Set problem: Will you quote only the lines starting at the one that contains "As observed in this scene, of these options" and ending with the last line of the listing below, inclusive?

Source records
# # # #
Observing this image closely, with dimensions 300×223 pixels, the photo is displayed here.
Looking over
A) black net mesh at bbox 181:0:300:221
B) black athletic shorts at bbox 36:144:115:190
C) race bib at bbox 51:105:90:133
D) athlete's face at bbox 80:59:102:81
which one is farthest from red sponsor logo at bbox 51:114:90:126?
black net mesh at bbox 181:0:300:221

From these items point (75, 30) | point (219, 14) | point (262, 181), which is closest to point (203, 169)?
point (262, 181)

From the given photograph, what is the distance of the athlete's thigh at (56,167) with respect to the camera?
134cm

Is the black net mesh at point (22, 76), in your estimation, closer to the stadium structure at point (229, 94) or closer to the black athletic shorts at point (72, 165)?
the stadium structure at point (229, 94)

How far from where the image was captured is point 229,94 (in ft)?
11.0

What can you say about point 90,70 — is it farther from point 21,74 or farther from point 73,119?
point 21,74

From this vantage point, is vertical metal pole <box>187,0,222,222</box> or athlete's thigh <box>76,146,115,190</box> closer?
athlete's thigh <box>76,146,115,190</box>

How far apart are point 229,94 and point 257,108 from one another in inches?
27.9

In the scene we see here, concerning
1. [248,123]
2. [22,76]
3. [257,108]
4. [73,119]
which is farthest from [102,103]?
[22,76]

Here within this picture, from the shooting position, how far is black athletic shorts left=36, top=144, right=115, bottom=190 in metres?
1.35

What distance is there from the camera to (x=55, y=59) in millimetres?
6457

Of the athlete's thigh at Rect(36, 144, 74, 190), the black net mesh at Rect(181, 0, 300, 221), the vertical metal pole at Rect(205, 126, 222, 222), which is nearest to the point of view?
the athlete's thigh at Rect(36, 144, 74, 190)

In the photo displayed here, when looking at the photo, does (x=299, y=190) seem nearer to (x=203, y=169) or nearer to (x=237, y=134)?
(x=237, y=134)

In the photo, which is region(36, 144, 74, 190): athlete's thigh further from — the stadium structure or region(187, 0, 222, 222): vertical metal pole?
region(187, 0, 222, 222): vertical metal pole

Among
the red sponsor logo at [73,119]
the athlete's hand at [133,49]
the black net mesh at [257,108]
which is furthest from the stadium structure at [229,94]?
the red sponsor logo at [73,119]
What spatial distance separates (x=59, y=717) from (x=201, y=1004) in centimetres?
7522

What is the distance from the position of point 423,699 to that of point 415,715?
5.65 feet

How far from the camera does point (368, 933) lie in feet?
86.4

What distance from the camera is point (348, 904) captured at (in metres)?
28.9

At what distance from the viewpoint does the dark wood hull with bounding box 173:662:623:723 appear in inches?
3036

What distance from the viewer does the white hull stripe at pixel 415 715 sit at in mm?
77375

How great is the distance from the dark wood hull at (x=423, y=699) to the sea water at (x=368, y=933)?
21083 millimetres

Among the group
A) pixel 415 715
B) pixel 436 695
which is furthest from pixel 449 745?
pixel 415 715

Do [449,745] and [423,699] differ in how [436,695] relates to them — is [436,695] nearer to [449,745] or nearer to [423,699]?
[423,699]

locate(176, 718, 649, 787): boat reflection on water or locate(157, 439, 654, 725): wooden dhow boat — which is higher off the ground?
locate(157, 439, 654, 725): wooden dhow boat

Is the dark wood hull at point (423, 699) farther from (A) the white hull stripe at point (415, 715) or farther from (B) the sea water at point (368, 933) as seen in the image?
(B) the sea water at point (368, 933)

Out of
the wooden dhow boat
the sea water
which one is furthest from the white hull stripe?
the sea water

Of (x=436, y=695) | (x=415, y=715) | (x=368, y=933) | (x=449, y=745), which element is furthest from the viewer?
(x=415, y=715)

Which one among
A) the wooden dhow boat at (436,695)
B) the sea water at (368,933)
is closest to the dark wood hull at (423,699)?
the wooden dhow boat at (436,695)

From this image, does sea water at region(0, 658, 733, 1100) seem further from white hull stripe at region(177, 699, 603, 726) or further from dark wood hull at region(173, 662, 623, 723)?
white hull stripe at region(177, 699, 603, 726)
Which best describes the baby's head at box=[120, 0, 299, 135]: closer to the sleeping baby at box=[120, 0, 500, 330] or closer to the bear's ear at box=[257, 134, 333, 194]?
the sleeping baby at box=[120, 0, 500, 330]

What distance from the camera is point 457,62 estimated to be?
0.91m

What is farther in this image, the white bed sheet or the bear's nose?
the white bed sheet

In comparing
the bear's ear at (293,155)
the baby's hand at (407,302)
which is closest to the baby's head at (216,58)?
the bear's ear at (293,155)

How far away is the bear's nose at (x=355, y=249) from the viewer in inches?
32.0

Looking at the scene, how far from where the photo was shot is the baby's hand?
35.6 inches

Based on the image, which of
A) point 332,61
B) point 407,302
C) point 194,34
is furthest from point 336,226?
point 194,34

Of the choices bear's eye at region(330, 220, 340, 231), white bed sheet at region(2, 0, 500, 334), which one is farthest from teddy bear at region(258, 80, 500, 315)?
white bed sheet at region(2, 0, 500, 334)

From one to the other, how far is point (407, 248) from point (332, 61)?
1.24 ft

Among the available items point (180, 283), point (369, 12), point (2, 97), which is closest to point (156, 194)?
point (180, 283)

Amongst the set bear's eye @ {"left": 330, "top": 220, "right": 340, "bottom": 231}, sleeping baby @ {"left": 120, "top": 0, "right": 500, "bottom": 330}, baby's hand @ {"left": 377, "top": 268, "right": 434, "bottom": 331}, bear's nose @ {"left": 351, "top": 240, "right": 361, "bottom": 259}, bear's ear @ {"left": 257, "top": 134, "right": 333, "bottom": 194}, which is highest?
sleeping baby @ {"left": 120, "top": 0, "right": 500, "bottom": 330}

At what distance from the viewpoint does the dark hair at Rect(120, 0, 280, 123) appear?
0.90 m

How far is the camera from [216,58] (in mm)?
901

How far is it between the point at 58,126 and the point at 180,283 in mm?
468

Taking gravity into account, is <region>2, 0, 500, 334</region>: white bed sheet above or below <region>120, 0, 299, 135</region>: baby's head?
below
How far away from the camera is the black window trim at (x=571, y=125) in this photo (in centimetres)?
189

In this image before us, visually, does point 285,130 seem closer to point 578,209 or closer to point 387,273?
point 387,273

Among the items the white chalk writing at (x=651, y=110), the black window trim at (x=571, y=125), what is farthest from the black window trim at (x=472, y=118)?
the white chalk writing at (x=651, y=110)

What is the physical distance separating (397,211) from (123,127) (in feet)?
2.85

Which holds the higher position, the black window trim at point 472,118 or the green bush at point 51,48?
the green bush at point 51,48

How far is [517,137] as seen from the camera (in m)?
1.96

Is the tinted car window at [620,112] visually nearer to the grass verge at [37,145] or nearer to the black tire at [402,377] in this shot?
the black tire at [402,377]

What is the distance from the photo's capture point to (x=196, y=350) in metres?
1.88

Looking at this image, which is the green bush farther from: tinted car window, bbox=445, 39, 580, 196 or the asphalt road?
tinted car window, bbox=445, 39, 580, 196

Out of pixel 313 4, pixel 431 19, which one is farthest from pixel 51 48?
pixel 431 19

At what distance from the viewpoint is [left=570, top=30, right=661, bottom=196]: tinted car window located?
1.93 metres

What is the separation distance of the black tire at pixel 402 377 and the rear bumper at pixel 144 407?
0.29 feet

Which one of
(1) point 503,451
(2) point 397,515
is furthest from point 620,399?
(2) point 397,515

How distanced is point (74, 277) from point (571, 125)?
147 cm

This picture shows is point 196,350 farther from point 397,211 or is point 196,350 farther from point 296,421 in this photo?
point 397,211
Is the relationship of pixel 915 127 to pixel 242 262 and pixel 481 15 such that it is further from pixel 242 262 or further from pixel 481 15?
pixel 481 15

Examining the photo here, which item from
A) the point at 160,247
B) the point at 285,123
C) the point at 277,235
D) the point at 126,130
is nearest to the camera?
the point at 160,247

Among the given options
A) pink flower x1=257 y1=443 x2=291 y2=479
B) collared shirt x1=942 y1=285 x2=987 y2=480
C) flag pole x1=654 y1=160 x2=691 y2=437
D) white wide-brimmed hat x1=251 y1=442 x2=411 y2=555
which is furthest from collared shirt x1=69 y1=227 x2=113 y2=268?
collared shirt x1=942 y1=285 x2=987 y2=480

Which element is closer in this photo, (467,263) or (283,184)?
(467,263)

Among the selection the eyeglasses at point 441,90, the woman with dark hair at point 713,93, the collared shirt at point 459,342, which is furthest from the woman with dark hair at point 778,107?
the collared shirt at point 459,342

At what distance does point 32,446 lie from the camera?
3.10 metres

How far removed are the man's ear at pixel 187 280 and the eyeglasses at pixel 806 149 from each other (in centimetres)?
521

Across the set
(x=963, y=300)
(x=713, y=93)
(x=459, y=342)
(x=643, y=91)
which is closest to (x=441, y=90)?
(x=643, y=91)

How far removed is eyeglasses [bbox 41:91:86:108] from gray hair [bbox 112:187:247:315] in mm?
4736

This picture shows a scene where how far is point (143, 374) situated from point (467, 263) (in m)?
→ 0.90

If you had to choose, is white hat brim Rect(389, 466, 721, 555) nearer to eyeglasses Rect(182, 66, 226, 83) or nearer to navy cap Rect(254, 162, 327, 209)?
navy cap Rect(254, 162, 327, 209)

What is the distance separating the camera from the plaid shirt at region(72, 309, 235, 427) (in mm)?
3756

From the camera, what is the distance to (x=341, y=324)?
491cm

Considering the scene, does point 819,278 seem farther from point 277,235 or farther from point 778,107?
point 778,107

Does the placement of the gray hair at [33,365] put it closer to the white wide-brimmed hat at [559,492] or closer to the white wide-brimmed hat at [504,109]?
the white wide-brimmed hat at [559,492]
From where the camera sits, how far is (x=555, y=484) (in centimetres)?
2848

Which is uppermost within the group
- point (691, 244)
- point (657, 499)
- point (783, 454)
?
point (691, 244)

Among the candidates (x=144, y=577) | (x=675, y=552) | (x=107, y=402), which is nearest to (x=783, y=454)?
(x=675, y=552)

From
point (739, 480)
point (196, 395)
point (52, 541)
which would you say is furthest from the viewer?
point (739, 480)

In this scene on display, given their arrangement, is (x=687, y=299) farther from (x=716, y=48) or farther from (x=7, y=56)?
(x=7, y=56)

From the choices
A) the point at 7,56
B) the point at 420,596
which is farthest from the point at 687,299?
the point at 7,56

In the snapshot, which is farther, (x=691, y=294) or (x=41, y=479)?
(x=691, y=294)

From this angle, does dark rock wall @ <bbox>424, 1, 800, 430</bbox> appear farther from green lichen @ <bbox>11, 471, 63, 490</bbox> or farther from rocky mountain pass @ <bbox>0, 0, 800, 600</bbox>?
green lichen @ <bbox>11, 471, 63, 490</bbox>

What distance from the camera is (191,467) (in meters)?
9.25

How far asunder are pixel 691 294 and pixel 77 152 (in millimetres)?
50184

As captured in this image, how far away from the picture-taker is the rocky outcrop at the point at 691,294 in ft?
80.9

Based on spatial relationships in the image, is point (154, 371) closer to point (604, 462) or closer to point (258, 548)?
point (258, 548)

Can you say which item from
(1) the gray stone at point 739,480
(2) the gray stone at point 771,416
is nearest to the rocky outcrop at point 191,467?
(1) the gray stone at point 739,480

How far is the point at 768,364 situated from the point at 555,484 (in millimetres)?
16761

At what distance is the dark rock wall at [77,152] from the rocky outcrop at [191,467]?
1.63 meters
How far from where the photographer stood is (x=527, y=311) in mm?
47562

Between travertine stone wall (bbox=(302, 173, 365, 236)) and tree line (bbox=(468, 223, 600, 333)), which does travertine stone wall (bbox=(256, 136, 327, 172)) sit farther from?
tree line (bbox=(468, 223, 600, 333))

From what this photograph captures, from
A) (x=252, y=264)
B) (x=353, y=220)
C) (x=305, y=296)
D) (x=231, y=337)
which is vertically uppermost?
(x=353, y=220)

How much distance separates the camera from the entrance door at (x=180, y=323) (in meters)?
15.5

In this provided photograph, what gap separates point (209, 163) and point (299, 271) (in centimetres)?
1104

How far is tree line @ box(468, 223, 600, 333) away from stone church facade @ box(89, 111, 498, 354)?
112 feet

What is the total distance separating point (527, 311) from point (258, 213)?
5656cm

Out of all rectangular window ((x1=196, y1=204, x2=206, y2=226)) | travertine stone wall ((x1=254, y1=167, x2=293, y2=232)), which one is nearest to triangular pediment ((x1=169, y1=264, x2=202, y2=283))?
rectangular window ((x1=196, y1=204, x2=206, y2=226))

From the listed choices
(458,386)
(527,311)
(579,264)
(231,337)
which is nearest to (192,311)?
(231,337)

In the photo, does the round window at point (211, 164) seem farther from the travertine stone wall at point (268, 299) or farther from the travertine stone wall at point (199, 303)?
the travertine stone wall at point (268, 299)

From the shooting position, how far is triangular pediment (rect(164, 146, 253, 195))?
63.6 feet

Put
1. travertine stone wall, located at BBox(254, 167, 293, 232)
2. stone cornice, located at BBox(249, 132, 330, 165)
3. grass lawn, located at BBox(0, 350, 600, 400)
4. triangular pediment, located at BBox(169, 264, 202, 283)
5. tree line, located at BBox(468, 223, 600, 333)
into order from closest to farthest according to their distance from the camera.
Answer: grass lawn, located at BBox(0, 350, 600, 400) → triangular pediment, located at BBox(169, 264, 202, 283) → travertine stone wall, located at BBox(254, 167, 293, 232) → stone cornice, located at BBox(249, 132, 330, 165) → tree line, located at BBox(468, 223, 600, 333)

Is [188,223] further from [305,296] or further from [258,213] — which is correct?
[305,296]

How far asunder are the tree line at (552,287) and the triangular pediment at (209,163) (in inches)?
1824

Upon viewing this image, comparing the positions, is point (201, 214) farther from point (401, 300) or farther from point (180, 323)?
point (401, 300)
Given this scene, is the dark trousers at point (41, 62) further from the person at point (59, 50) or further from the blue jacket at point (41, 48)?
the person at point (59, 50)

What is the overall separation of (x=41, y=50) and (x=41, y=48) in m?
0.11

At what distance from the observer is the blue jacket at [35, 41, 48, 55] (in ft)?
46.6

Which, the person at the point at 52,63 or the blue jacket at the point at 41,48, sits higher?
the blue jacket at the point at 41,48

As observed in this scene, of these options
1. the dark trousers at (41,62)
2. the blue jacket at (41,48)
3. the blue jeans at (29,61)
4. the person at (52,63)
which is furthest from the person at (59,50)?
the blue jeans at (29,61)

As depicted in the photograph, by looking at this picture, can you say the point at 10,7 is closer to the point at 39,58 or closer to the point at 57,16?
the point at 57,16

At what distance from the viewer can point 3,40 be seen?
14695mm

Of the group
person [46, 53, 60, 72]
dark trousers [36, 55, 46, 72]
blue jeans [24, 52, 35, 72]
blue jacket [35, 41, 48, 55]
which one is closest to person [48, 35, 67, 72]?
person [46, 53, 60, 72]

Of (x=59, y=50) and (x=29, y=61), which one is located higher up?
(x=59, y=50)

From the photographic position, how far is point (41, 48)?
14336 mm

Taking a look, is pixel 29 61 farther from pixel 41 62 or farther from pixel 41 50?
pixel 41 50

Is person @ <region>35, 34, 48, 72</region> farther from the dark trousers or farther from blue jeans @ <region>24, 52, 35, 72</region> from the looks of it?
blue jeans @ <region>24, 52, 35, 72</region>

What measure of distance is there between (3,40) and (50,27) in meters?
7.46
# # # #
Result of this task:
As observed in this scene, of these options
1. the dark trousers at (41,62)
2. the blue jacket at (41,48)
3. the blue jeans at (29,61)
4. the person at (52,63)
which is furthest from the person at (59,50)?
the blue jeans at (29,61)

As depicted in the photograph, by looking at this picture, can you say the point at 10,7 is closer to the point at 39,58 or closer to the point at 57,16?
the point at 57,16

At what distance from the viewer can point 3,40 be seen?
14695mm

Of the group
person [46, 53, 60, 72]
dark trousers [36, 55, 46, 72]
blue jeans [24, 52, 35, 72]
blue jacket [35, 41, 48, 55]
which one is closest to person [48, 35, 67, 72]?
person [46, 53, 60, 72]

Of (x=59, y=50) and (x=29, y=61), which one is located higher up?
(x=59, y=50)

From the photographic position, how far is point (41, 48)?
14336 mm

Taking a look, is pixel 29 61 farther from pixel 41 62 or farther from pixel 41 50?
pixel 41 50

Is person @ <region>35, 34, 48, 72</region> farther from the dark trousers or farther from blue jeans @ <region>24, 52, 35, 72</region> from the looks of it?
blue jeans @ <region>24, 52, 35, 72</region>

What measure of distance is there between (3,40) and (50,27) in meters?
7.46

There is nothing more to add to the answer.